A detector IC can be used together with up to three separate infrared LEDs to form a sensor that can detect 3-D movements of objects in front of the device. With this information the content of a display can be controlled just by hand waving. Detection ranges up to 20 cm are achievable, and the range can easily be extended by using high power emitters. The SFH 7770 E6 from OSRAM Opto Semiconductors combines the functions of a digital ambient-light sensor with those of a digital proximity sensor. It determines the ambient brightness, detects the presence of an object nearby and can tell whether the object is moving closer or moving further away. This product can be used wherever short-range gesture recognition is needed.

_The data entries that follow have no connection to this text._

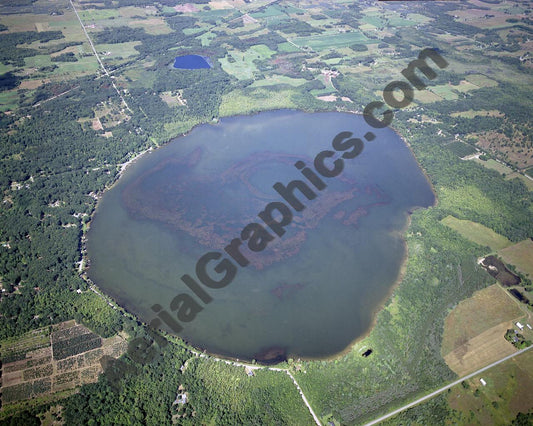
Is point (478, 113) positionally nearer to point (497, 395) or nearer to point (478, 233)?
point (478, 233)

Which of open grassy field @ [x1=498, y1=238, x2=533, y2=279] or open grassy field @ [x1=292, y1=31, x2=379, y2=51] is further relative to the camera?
open grassy field @ [x1=292, y1=31, x2=379, y2=51]

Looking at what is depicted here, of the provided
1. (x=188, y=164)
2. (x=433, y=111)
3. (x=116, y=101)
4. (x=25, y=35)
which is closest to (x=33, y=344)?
(x=188, y=164)

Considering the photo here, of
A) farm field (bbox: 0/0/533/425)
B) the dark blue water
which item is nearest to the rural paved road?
farm field (bbox: 0/0/533/425)

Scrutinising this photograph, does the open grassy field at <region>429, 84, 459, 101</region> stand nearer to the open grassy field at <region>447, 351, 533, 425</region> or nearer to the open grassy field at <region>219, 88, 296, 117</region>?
the open grassy field at <region>219, 88, 296, 117</region>

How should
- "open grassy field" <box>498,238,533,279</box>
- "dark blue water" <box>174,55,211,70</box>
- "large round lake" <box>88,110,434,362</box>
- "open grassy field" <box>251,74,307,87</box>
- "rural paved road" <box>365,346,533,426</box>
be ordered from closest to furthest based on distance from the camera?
"rural paved road" <box>365,346,533,426</box> < "large round lake" <box>88,110,434,362</box> < "open grassy field" <box>498,238,533,279</box> < "open grassy field" <box>251,74,307,87</box> < "dark blue water" <box>174,55,211,70</box>

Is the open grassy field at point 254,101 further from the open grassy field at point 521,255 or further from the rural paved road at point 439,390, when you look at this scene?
the rural paved road at point 439,390

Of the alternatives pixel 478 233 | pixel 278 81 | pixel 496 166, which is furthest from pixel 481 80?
pixel 478 233

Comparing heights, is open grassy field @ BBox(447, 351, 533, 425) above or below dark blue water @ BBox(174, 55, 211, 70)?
below

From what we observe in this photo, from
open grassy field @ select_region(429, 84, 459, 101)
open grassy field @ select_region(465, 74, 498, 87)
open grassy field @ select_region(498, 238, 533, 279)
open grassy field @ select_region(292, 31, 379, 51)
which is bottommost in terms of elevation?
open grassy field @ select_region(498, 238, 533, 279)
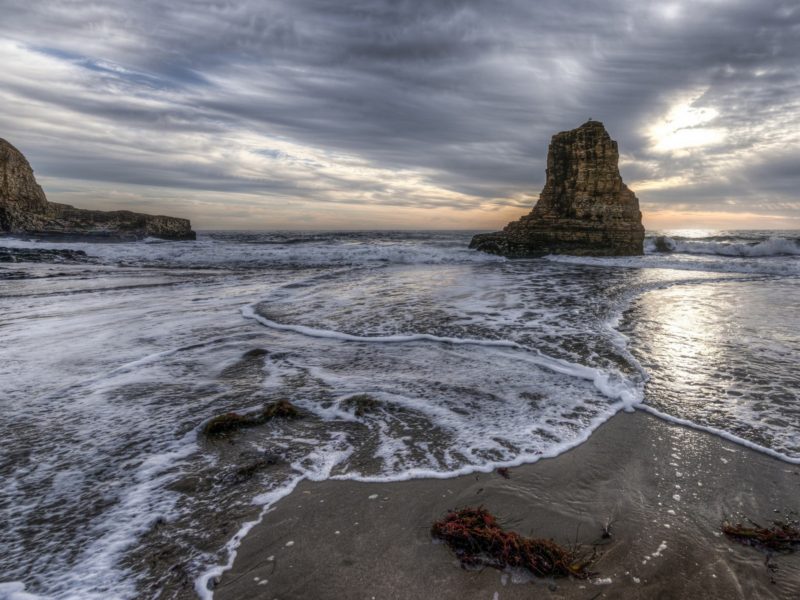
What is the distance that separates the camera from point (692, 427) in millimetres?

Voice control: Tell me what you want
When traffic situations make driver interaction with infotainment apps potentially hazardous, voice control based on speech recognition can be a useful complement to conventional HMIs. Market research company IHS expects more than half of new automobiles in 2019 to integrate voice technologies such as voice recognition, text-to-speech and speech-to-text to enable drivers to control entertainment and navigation systems simply by using their voices.
In order to do so, speech interfaces in vehicles must overcome a low-adoption rate among drivers, primarily due to perceived accuracy issues. Voice functions must actually work, providing true, reliable voice integration. If it is to make the leap from purely task-oriented command and control to a more sophisticated, user-centric interface designed to negate distraction issues, voice systems must interact in a more conversational way instead of being restricted to a list of fixed, predefined menu phrases.
The good news is that speech recognition systems in the form of hands-free text-to-voice or voice-to-text operations are now delivering greater accuracy and employing more flexible grammar libraries. For example, Ford’s SYNC, based on the Microsoft Windows CE operating system, supports up to 10,000 voice commands with no training required for the system to recognize the commands.
It will take a lot of computer muscle to power next-generation speech-based infotainment applications, enabling them to be context-aware and respond more quickly and with increased accuracy. Some speech functions will be performed on-board by the infotainment system and others, like dictating email or web content, may be performed off-board by servers in the Internet service provider’s data center.
Processors such as the Intel Atom E640 series have the computing headroom to perform critical- noise and echo cancellation functions, thereby eliminating the need for a digital signal processor (DSP) and providing speech applications and far-away listeners on phone calls with a cleaner input signal.
Multimedia information consoles are now the predominant feature of dashboards in new cars. Safety concerns are driving demand for in-car hand gesture and voice recognition technology as a potential solution to driver distraction issues that will be more conspicuous as connectivity on the road becomes a default feature of most new cars. The potential for both technologies in human-machine interface development is immense, and IC manufacturers are quickly integrating the necessary functionality into MCUs and sensors to make it a reality.